Die Behandlung schwerer Infektionen, die durch pathogene Bakterien verursacht werden, erfordert den Einsatz von Antibiotika in letzter Sekunde
In einer neuen Studie haben Wissenschaftler vonDie Flinders University konzentrierte sich darauf, wie sich Bakterienzellen an antimikrobielle Mittel anpassen und ihnen widerstehen.

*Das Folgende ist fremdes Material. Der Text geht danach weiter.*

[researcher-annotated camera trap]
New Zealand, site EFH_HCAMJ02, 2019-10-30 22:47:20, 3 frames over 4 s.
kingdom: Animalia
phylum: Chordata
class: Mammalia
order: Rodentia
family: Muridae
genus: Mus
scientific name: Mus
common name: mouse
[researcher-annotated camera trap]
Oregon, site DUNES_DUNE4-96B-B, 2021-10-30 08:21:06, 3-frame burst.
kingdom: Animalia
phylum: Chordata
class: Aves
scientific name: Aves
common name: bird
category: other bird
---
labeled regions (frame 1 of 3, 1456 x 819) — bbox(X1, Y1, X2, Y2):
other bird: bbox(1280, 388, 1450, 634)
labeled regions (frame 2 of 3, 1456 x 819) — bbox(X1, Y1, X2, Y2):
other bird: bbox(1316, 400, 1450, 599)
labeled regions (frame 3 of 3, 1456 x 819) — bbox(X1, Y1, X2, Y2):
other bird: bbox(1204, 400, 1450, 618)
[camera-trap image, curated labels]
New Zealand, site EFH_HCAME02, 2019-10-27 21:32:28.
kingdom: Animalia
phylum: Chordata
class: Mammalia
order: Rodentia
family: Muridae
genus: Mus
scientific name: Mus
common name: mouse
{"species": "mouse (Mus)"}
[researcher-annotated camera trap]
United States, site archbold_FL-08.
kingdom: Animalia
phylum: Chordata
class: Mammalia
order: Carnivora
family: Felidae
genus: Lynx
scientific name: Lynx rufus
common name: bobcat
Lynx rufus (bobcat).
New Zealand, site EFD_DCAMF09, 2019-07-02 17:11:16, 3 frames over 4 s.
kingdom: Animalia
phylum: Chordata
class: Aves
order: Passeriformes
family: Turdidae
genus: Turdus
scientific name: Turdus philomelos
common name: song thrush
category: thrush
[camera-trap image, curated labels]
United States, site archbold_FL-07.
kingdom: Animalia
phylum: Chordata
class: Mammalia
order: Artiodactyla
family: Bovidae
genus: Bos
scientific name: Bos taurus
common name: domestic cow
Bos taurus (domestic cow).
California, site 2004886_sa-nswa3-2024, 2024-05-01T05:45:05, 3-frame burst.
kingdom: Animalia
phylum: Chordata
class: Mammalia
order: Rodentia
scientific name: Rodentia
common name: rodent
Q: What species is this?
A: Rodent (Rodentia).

Die Wissenschaftler konzentrierten sich auf einen Stamm von Acinetobacter baumannii, der in Krankenhäusern häufig vorkommt, und untersuchten dessen zelluläre Reaktion auf das starke Antibiotikum Colistin. Es wird von bestimmten Stämmen des Bakteriums Paenibacillus polymyxa produziert und ist gegen die meisten gramnegativen Bakterien wirksam.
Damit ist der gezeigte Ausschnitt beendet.